* Given information *
------------------------
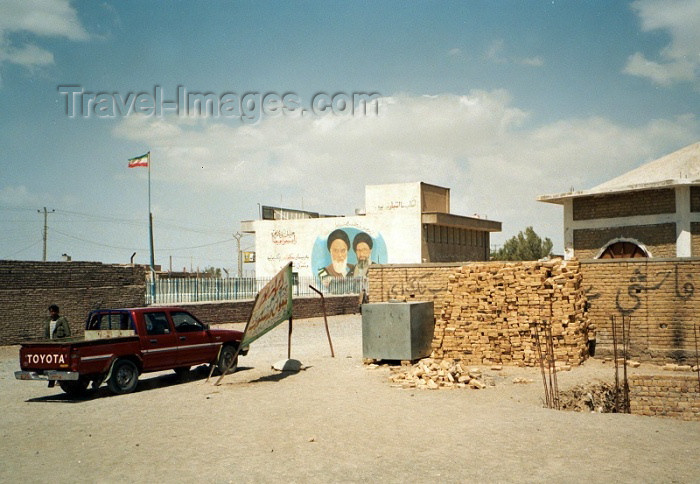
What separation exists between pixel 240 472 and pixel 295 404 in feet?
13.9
------------------------
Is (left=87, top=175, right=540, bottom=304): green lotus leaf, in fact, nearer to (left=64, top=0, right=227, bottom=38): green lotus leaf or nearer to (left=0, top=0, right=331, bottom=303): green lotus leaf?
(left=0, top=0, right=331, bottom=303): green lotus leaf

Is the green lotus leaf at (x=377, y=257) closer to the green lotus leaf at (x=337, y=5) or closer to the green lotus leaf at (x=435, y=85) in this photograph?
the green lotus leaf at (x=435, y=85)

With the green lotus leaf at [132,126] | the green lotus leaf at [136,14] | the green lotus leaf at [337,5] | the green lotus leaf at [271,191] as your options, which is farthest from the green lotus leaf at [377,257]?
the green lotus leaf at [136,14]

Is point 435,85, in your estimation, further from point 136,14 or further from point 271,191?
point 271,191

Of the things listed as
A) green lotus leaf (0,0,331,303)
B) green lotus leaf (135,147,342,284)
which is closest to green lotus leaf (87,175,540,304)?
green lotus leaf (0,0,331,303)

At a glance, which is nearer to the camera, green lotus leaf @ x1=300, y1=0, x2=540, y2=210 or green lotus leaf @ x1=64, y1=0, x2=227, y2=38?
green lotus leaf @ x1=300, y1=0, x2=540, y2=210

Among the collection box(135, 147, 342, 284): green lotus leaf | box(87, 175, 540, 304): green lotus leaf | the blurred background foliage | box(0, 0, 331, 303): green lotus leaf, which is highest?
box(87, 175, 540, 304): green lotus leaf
------------------------
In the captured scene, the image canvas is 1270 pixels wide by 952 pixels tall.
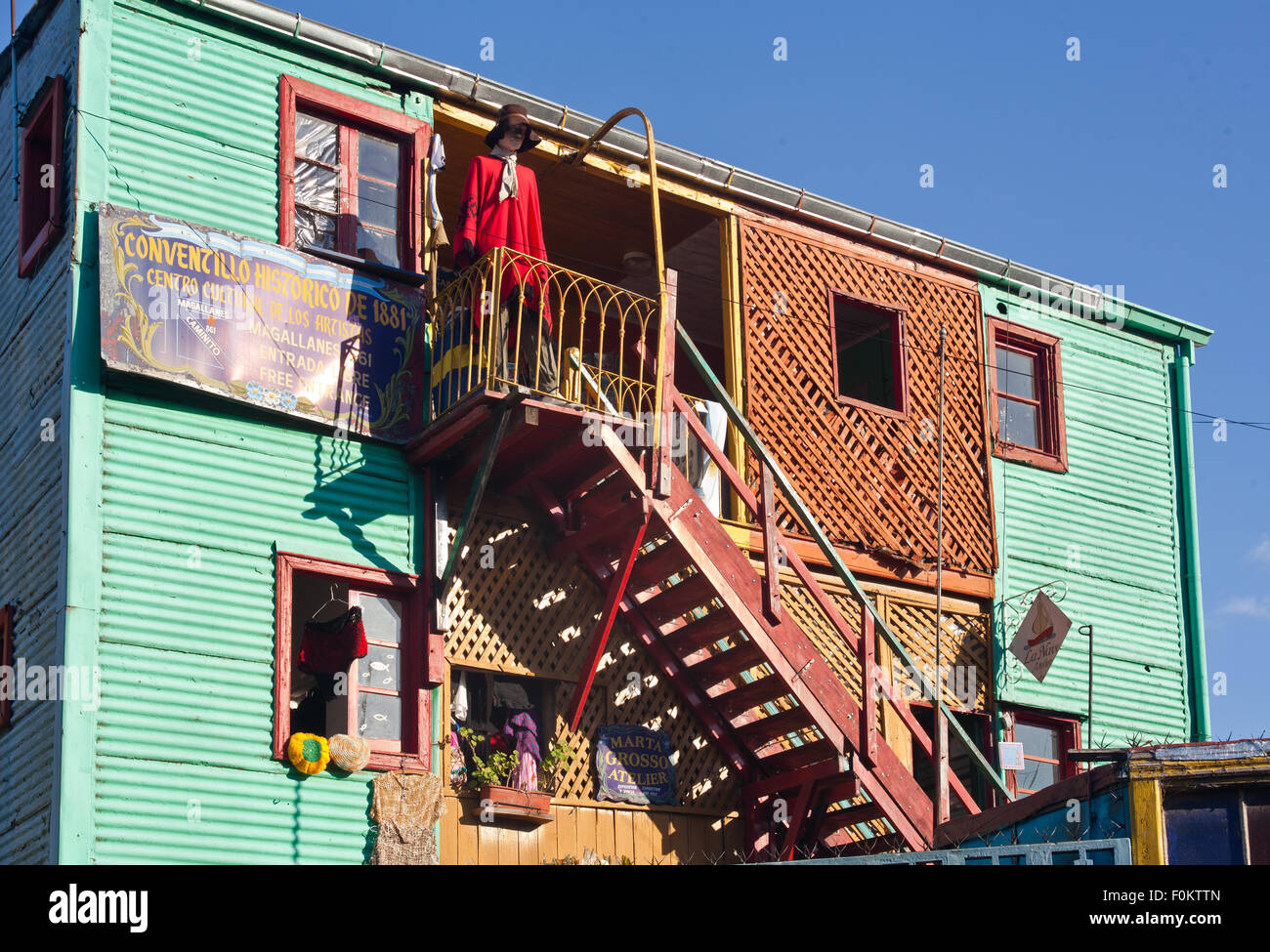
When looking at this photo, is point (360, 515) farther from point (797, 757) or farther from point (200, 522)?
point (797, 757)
------------------------
* Instructions for the task *
Pick out each row above that contains the word "nearer", and copy those rows in full.

* Solution to this problem *
Is (left=87, top=175, right=540, bottom=304): green lotus leaf, in fact, nearer to (left=64, top=0, right=227, bottom=38): green lotus leaf or nearer to (left=0, top=0, right=331, bottom=303): green lotus leaf?
At a glance, which is nearer to the camera, green lotus leaf @ x1=300, y1=0, x2=540, y2=210 or green lotus leaf @ x1=64, y1=0, x2=227, y2=38?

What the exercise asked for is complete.